Page:
▽

It was announced today that living country music legend Loretta Lynn will perform at Penn’s Peak in Jim Thorpe on Friday, May 12, 2017 at 8 p.m.

Tickets, which are $47 for regular seats and $52 for premium seats, go on sale next Saturday, Oct. 29 at 10 a.m. and will be available at all Ticketmaster outlets, the Penn’s Peak box office (325 Maury Rd., Jim Thorpe), and Roadies Restaurant and Bar (325 Maury Rd., Jim Thorpe). Penn’s Peak box office and Roadies Restaurant ticket sales are walk-up only; no phone orders.

“To make it in this business, you either have to be first, great, or different,” says Loretta Lynn. “And I was the first to ever go into Nashville, singin’ it like the women lived it.”

Lynn first arrived in Nashville 55 years ago, signing her first recording contract on Feb. 1, 1960, and within a matter of weeks, she was at her first recording session. A self-taught guitarist and songwriter, Lynn became one of the most distinctive performers in Nashville in the 1960s and 1970s, shaking things up by writing her own songs, many of which tackled boundary-pushing topics drawn from her own life experiences as a wife and mother.

△

Request: Repeat the passage of the concert announcement word for word, starting with "Lynn first arrived" and going on through "wife and mother.".

Material:
▽

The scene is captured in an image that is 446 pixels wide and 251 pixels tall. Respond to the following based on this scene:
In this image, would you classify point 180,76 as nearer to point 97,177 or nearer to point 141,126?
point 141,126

△

Finished exercise:
Lynn first arrived in Nashville 55 years ago, signing her first recording contract on Feb. 1, 1960, and within a matter of weeks, she was at her first recording session. A self-taught guitarist and songwriter, Lynn became one of the most distinctive performers in Nashville in the 1960s and 1970s, shaking things up by writing her own songs, many of which tackled boundary-pushing topics drawn from her own life experiences as a wife and mother.